Provided information =>
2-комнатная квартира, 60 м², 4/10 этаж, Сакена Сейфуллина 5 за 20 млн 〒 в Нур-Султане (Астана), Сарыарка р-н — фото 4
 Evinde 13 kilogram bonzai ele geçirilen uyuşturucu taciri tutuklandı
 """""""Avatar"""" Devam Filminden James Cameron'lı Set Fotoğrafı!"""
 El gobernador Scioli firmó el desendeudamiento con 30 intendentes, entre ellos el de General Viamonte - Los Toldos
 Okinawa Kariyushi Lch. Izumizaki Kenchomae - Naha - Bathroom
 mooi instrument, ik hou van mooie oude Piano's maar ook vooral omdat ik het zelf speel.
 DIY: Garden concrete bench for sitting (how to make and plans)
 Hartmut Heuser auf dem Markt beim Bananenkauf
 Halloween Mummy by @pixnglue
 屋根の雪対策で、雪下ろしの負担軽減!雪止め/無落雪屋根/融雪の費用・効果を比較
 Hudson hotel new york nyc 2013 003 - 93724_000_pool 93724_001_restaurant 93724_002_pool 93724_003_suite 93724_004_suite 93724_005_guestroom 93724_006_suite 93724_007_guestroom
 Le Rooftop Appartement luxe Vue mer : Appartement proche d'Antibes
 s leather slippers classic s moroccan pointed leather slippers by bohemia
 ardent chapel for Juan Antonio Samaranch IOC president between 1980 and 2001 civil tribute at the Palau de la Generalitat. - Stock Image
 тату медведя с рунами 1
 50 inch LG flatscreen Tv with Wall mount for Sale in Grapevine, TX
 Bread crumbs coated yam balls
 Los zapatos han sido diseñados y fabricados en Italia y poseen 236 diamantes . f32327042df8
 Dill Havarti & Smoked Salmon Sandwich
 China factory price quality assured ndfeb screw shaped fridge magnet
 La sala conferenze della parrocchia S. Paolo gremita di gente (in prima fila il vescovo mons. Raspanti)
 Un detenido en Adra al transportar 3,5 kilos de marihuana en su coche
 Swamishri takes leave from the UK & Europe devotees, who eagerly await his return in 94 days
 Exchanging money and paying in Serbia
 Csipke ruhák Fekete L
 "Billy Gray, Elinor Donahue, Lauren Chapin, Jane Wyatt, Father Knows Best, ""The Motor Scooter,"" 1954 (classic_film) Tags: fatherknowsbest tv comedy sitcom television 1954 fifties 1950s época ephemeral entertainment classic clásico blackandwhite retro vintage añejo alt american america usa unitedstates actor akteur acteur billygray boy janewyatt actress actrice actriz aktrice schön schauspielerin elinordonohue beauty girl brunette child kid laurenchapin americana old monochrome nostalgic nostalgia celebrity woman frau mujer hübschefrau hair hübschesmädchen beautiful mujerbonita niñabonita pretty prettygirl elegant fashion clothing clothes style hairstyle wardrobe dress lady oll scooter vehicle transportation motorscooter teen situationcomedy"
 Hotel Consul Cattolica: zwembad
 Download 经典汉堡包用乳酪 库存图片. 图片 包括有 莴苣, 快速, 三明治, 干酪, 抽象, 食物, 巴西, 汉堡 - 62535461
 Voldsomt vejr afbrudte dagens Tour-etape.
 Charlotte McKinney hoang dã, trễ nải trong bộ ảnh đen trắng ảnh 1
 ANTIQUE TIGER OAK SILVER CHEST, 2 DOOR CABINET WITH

Aim of the task => Print only the lines that run from the start of the listing to the line bearing "Los zapatos han"; please keep the first line and that last one, exactly as they appear.

Written response =>
2-комнатная квартира, 60 м², 4/10 этаж, Сакена Сейфуллина 5 за 20 млн 〒 в Нур-Султане (Астана), Сарыарка р-н — фото 4
 Evinde 13 kilogram bonzai ele geçirilen uyuşturucu taciri tutuklandı
 """""""Avatar"""" Devam Filminden James Cameron'lı Set Fotoğrafı!"""
 El gobernador Scioli firmó el desendeudamiento con 30 intendentes, entre ellos el de General Viamonte - Los Toldos
 Okinawa Kariyushi Lch. Izumizaki Kenchomae - Naha - Bathroom
 mooi instrument, ik hou van mooie oude Piano's maar ook vooral omdat ik het zelf speel.
 DIY: Garden concrete bench for sitting (how to make and plans)
 Hartmut Heuser auf dem Markt beim Bananenkauf
 Halloween Mummy by @pixnglue
 屋根の雪対策で、雪下ろしの負担軽減!雪止め/無落雪屋根/融雪の費用・効果を比較
 Hudson hotel new york nyc 2013 003 - 93724_000_pool 93724_001_restaurant 93724_002_pool 93724_003_suite 93724_004_suite 93724_005_guestroom 93724_006_suite 93724_007_guestroom
 Le Rooftop Appartement luxe Vue mer : Appartement proche d'Antibes
 s leather slippers classic s moroccan pointed leather slippers by bohemia
 ardent chapel for Juan Antonio Samaranch IOC president between 1980 and 2001 civil tribute at the Palau de la Generalitat. - Stock Image
 тату медведя с рунами 1
 50 inch LG flatscreen Tv with Wall mount for Sale in Grapevine, TX
 Bread crumbs coated yam balls
 Los zapatos han sido diseñados y fabricados en Italia y poseen 236 diamantes . f32327042df8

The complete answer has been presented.